What to produce:
Reproduce every record below verbatim, leaving out the pictures.

Raw records:
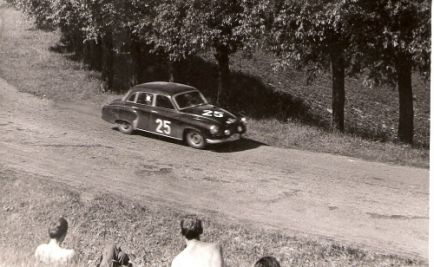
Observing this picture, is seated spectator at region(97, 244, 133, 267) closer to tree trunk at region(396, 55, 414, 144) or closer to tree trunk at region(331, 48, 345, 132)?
tree trunk at region(396, 55, 414, 144)

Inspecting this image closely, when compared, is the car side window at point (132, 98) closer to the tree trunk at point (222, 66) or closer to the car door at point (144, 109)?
the car door at point (144, 109)

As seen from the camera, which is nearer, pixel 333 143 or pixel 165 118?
pixel 165 118

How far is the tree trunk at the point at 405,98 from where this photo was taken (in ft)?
55.9

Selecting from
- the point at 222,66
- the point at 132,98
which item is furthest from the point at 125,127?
the point at 222,66

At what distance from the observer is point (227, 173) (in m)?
13.4

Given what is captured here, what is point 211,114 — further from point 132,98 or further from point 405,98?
point 405,98

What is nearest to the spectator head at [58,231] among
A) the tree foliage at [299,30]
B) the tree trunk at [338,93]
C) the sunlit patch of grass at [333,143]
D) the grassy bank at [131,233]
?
the grassy bank at [131,233]

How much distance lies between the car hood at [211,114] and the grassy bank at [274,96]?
1.79m

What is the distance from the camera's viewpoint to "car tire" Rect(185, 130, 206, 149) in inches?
595

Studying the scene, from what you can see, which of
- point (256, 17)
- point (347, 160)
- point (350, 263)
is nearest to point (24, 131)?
point (256, 17)

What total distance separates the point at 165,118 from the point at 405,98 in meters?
8.09

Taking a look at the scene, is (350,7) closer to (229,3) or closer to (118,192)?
(229,3)

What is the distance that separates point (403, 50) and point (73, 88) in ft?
44.7

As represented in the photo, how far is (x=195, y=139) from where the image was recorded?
15305 mm
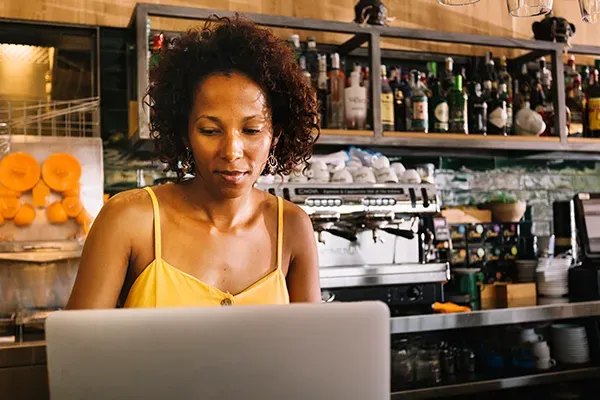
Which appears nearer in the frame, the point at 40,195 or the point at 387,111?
the point at 40,195

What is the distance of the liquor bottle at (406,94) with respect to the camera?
3.28 meters

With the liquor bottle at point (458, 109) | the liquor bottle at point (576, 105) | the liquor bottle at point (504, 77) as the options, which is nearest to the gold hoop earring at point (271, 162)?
the liquor bottle at point (458, 109)

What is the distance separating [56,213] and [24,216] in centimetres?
11

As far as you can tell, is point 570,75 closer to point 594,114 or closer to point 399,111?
point 594,114

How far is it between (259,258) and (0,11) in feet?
7.19

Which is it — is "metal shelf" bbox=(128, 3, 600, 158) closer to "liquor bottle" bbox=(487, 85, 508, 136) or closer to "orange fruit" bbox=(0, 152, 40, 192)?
"liquor bottle" bbox=(487, 85, 508, 136)

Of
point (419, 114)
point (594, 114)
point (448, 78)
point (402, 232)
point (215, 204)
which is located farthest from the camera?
point (594, 114)

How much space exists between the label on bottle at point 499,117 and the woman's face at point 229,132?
2.39 metres

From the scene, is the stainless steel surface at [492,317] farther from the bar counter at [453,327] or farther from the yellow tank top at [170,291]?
the yellow tank top at [170,291]

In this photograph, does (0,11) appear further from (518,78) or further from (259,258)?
(518,78)

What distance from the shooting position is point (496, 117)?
3436 millimetres

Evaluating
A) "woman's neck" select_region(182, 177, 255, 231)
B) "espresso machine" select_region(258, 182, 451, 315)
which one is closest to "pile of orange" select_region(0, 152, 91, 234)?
"espresso machine" select_region(258, 182, 451, 315)

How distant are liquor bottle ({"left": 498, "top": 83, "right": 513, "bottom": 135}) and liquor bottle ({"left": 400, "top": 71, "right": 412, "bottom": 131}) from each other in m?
0.47

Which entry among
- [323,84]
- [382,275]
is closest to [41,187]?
[323,84]
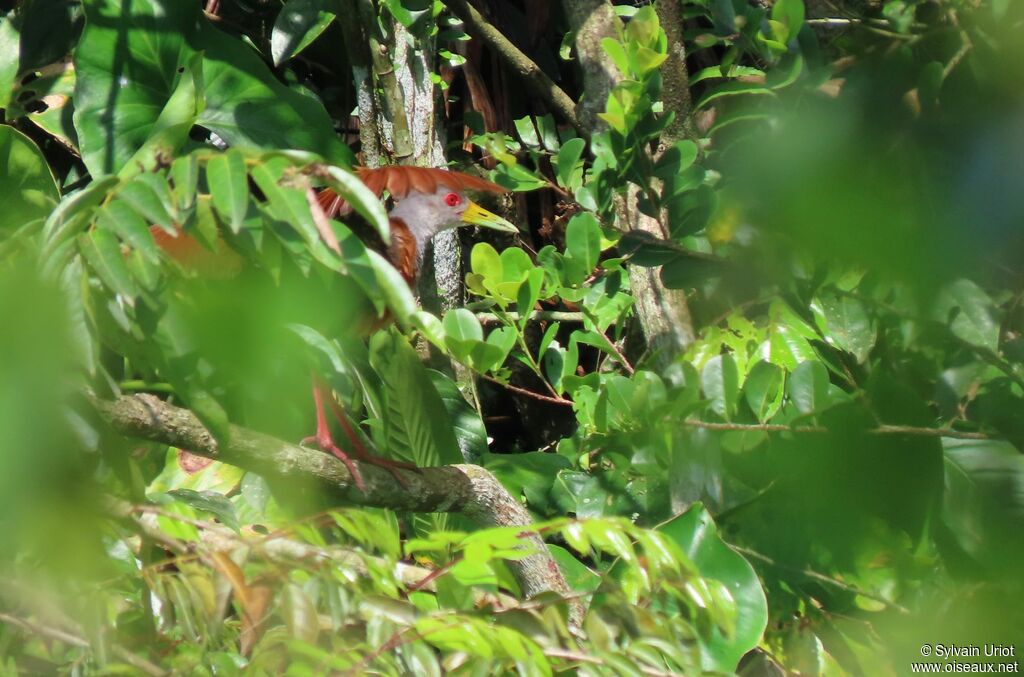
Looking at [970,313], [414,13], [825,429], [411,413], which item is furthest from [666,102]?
[970,313]

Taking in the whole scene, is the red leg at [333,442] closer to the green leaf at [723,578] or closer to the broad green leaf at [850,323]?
the green leaf at [723,578]

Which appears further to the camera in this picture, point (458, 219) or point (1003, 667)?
point (458, 219)

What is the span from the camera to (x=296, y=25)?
2.61 metres

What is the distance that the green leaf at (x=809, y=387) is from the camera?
3.66 ft

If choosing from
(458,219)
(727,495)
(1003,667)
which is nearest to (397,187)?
(458,219)

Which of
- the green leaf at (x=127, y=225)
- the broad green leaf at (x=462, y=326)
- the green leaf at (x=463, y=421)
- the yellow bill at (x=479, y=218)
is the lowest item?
the green leaf at (x=463, y=421)

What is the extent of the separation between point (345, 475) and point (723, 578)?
0.50m

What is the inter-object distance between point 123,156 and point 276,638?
1922 millimetres

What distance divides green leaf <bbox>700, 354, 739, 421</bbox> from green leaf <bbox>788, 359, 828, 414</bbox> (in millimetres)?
89

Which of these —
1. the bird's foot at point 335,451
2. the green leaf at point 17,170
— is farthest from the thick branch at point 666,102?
the green leaf at point 17,170

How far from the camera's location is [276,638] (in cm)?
81

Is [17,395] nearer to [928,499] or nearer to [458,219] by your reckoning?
[928,499]

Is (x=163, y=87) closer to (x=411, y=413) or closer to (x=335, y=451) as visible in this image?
(x=411, y=413)

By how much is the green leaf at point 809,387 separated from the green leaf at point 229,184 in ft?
2.10
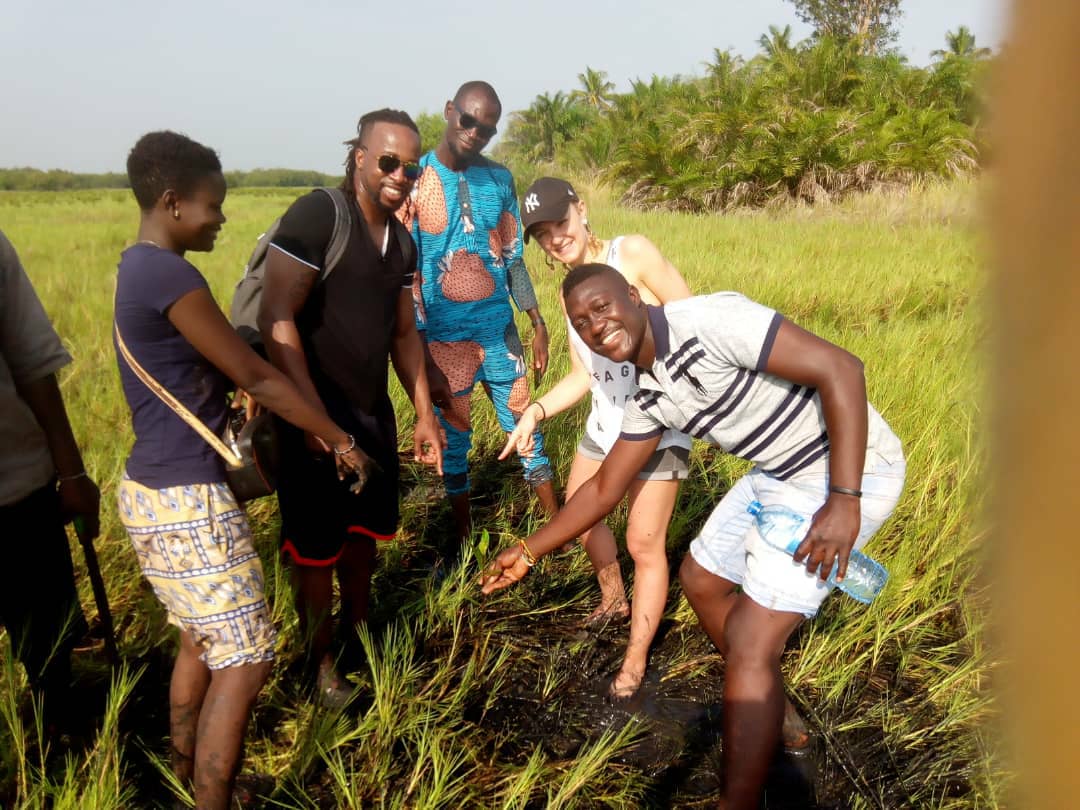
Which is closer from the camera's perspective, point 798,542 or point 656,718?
point 798,542

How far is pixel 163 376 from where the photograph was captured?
66.7 inches

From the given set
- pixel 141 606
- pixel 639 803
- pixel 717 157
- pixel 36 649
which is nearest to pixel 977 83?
pixel 639 803

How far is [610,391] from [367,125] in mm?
1134

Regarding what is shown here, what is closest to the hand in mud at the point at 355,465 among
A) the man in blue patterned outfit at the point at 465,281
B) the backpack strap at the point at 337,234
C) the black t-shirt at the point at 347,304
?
the black t-shirt at the point at 347,304

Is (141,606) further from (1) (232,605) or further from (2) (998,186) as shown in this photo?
(2) (998,186)

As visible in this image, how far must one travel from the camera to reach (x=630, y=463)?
83.8 inches

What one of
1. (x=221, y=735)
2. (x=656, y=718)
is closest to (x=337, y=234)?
(x=221, y=735)

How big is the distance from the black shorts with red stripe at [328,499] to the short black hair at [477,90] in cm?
146

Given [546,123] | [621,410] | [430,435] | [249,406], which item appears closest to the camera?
[249,406]

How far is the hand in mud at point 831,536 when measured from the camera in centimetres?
173

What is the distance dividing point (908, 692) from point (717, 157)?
1254cm

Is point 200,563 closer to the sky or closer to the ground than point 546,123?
closer to the ground

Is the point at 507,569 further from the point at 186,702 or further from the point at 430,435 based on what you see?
the point at 186,702

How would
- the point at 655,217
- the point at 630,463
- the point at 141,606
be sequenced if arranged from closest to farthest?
the point at 630,463 → the point at 141,606 → the point at 655,217
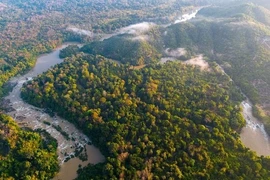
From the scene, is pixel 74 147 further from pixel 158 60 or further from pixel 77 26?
pixel 77 26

Response to this exercise:
Observing this picture, is seated spectator at region(97, 244, 133, 267) closer to tree trunk at region(396, 55, 414, 144) or closer to tree trunk at region(331, 48, 345, 132)?
tree trunk at region(396, 55, 414, 144)

Inspecting this image closely, when compared, is the car side window at point (132, 98) closer to the tree trunk at point (222, 66) or closer to the car door at point (144, 109)?
the car door at point (144, 109)

As seen from the camera, which is nearer, pixel 333 143 or pixel 165 118?
pixel 165 118

How far is the tree trunk at the point at 405,98 from where this photo was taken (in ft)?
55.9

Selecting from
- the point at 222,66
- the point at 132,98
which item is furthest from the point at 125,127?
the point at 222,66

At what distance from the observer is point (227, 173) (in m)?
13.4

Given what is captured here, what is point 211,114 — further from point 132,98 or further from point 405,98?
point 405,98

What is nearest to the spectator head at [58,231] among
A) the tree foliage at [299,30]
B) the tree trunk at [338,93]
C) the sunlit patch of grass at [333,143]
D) the grassy bank at [131,233]
?
the grassy bank at [131,233]

How much distance lies between the car hood at [211,114] and the grassy bank at [274,96]?
1.79m

What is the distance from the camera's viewpoint to "car tire" Rect(185, 130, 206, 149) in inches?
595

Studying the scene, from what you can see, which of
- point (256, 17)
- point (347, 160)
- point (350, 263)
is nearest to point (24, 131)?
point (256, 17)

What total distance separates the point at 165,118 from the point at 405,98 in meters?
8.09

Taking a look at the scene, is (350,7) closer to (229,3) or closer to (118,192)?
(229,3)

What is the distance that separates point (403, 50) and point (73, 88) in ft?
44.7

As represented in the photo, how far is (x=195, y=139) from where the image was recorded?
15305 mm
Which appears nearer in the frame, the point at 40,195 or the point at 387,111?
the point at 40,195

What is the distance of the liquor bottle at (406,94) with respect to the camera?
3.28 meters

With the liquor bottle at point (458, 109) | the liquor bottle at point (576, 105) | the liquor bottle at point (504, 77) as the options, which is nearest to the gold hoop earring at point (271, 162)?
the liquor bottle at point (458, 109)

What is the distance separating [56,213] and [24,216] in centimetres?
11

As far as you can tell, is point 570,75 closer to point 594,114 or closer to point 399,111?
point 594,114

How far is it between (259,258) and (0,11) in feet?
7.19

Which is it — is "metal shelf" bbox=(128, 3, 600, 158) closer to "liquor bottle" bbox=(487, 85, 508, 136) or closer to "orange fruit" bbox=(0, 152, 40, 192)?
"liquor bottle" bbox=(487, 85, 508, 136)

Of
point (419, 114)
point (594, 114)
point (448, 78)
point (402, 232)
point (215, 204)
which is located farthest from the camera?
point (594, 114)

How much space exists between the label on bottle at point 499,117 and the woman's face at point 229,132?
2.39 metres

From the scene, is the stainless steel surface at [492,317] farther from the bar counter at [453,327] or farther from the yellow tank top at [170,291]?
the yellow tank top at [170,291]

In this photograph, does (0,11) appear further from (518,78) or further from (259,258)?
(518,78)

What distance from the shooting position is point (496, 117)?
3436 millimetres

Evaluating
A) "woman's neck" select_region(182, 177, 255, 231)
B) "espresso machine" select_region(258, 182, 451, 315)
which one is closest to "pile of orange" select_region(0, 152, 91, 234)?
"espresso machine" select_region(258, 182, 451, 315)

How distant are liquor bottle ({"left": 498, "top": 83, "right": 513, "bottom": 135}) and liquor bottle ({"left": 400, "top": 71, "right": 412, "bottom": 131}) from each other in m?
0.47

Which entry among
- [323,84]
- [382,275]
is closest to [41,187]?
[323,84]
Looking at [970,313], [414,13], [825,429], [411,413], which item is furthest from [666,102]?
[970,313]

Taking in the whole scene, is the red leg at [333,442] closer to the green leaf at [723,578] or closer to the broad green leaf at [850,323]?
the green leaf at [723,578]

Which appears further to the camera in this picture, point (458, 219) or point (1003, 667)?
point (458, 219)

What is the span from the camera to (x=296, y=25)?
2.61 metres

What is the distance that the green leaf at (x=809, y=387) is from the camera?
3.66 ft

If choosing from
(458,219)
(727,495)
(1003,667)
which is nearest to (397,187)?
(458,219)

Which of
- the green leaf at (x=127, y=225)
- the broad green leaf at (x=462, y=326)
- the green leaf at (x=463, y=421)
- the yellow bill at (x=479, y=218)
is the lowest item?
the green leaf at (x=463, y=421)

What is the extent of the separation between point (345, 475) and point (723, 578)?
0.50m

What is the inter-object distance between point 123,156 and point 276,638?
1922 millimetres

What distance divides green leaf <bbox>700, 354, 739, 421</bbox> from green leaf <bbox>788, 359, 828, 414</bbox> (in millimetres)?
89

Which of these —
1. the bird's foot at point 335,451
2. the green leaf at point 17,170
— is farthest from the thick branch at point 666,102?
the green leaf at point 17,170

How far from the camera's location is [276,638] (in cm)?
81

Is [17,395] nearer to [928,499] or nearer to [458,219] by your reckoning?
[928,499]

Is (x=163, y=87) closer to (x=411, y=413) or closer to (x=335, y=451) as visible in this image?
(x=411, y=413)

By how much is the green leaf at point 809,387 separated from the green leaf at point 229,184 in ft?
2.10
Which is closer from the camera's perspective, point 798,542 or point 656,718?
point 798,542

How far is pixel 163 376 from where the photograph was captured?
66.7 inches

From the given set
- pixel 141 606
- pixel 639 803
- pixel 717 157
- pixel 36 649
which is nearest to pixel 977 83?
pixel 639 803

How far is [610,391] from [367,125] in mm?
1134

Regarding what is shown here, what is closest to the hand in mud at the point at 355,465 among
A) the man in blue patterned outfit at the point at 465,281
B) the backpack strap at the point at 337,234
C) the black t-shirt at the point at 347,304
?
the black t-shirt at the point at 347,304

Is (141,606) further from (1) (232,605) or further from (2) (998,186) as shown in this photo?
(2) (998,186)

As visible in this image, how far must one travel from the camera to reach (x=630, y=463)?
83.8 inches

What one of
1. (x=221, y=735)
2. (x=656, y=718)
is closest to (x=337, y=234)?
(x=221, y=735)

How big is the distance from the black shorts with red stripe at [328,499] to the short black hair at [477,90] in cm?
146

Given [546,123] | [621,410] | [430,435] | [249,406], which item appears closest to the camera?
[249,406]

How far is the hand in mud at point 831,536 when measured from the camera in centimetres?
173

What is the distance dividing point (908, 692) from point (717, 157)?
1254cm

Is point 200,563 closer to the sky or closer to the ground than point 546,123?
closer to the ground

Is the point at 507,569 further from the point at 186,702 or further from the point at 430,435 based on what you see?
the point at 186,702

How would
- the point at 655,217
- the point at 630,463
- the point at 141,606
be sequenced if arranged from closest to farthest?
the point at 630,463 → the point at 141,606 → the point at 655,217
From the scene, is pixel 74 147 further from pixel 158 60 or further from pixel 77 26?
pixel 77 26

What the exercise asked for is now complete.